I always try to leave room for player freedom, and frequently how the PC's go from A->B is not something I ever anticipated. They will in the micro level always throw me curveballs. But I've never once had players that wanted to actually lay their own rails and invent their own goals and play in the sandbox. My suspicion is that if you have those sorts of players, you will know it and if you open the gates then off they will go. And likewise, if you don't have those kinds of players, then no number of open gates is going to convince them to get off the pasture or away from the comforts and ease of discovering the story I've imagined for them to play through.
So the thing is, ultimately if you want a player driven campaign, it's ultimately up to the players, and to having the sort of players that both want to drive the story and actually have the ability to do so. And for me, they also would have to have enough skill at creating motives for themselves, and planning things, and setting up interesting goals that I could play along with it, riff off of it, and enjoy what they are doing. For example, if they just want to on a hex crawl safari and it never comes more than kill the monster of evening and take its stuff, I'm going to get bored quickly. But if they have something actually interesting they want to do, and enough of their own ideas of how to get there, then I'd be happy to riff off that myself. It's just in 40 years of gaming absolutely never happened with any players I've had.
I particularly want to caution against the false idol that is "no myth". It's one thing to let the players drive the story. It's another thing to use this as an excuse for doing no work yourself.
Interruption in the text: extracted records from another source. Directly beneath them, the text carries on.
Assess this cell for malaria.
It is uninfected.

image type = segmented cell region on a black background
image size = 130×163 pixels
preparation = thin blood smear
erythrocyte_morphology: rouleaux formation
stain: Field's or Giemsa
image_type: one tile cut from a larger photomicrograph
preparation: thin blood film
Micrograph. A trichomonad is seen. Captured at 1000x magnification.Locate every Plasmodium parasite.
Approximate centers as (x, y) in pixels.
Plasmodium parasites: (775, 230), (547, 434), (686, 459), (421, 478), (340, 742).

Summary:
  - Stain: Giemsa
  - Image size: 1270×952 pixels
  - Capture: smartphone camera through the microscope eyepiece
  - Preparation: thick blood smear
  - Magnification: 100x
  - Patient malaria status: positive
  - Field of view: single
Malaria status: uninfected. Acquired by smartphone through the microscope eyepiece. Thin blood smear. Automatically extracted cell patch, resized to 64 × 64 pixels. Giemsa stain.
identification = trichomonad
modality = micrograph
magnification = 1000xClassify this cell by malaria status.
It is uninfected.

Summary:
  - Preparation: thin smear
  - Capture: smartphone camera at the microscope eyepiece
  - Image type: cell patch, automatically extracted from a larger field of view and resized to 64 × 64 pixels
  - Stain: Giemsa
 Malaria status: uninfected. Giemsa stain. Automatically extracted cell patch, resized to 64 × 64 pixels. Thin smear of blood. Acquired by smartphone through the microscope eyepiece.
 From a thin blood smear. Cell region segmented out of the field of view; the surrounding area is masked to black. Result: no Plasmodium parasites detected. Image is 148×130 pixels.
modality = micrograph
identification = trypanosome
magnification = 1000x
One particular problem I would have with the idea of a player driven campaign, is that I think it's probably suited only to tables with 1-3 players, and not the 4-6 players that have been more the norm for my gaming. The number of players you have at your table is the biggest restriction on the sort of games you can run successfully. The more players you have, the less the game by necessity can be about exploration of character and individual characters story arcs and goals and the more you have to have some overriding and overarching unity of purpose. Either that, or you have to have an entire crew of players that are both talented enough thespians to entertain everyone else at the table, and also patient enough to just sit and watch for long periods of time. The problem I foresee with player driven and character driven games is that above about 3 players, you'll almost certainly develop a lack of unity in the goals as each player separately pursues their own story arc - essentially you end up with a bunch of players who want to ride railroads in different directions. I've seen this happen, and you can somewhat get around it with troupe play, but as a third constraint, the campaign will suck up more hours than most adults have to spend.
And on that topic, if you really want to run a sandbox well I think the fundamental think you have to remember is a well run sandbox always requires more work than running a linear game. You have to do more preparation work and not less preparation work. Because by definition the GM running a sandbox is willing to prepare a lot of things with the expectation that they will never use them. The amount of understanding of the setting that you need to run it so that it's not an empty row boat world, however that depth of understanding is made and recorded is just going to be a ton of work.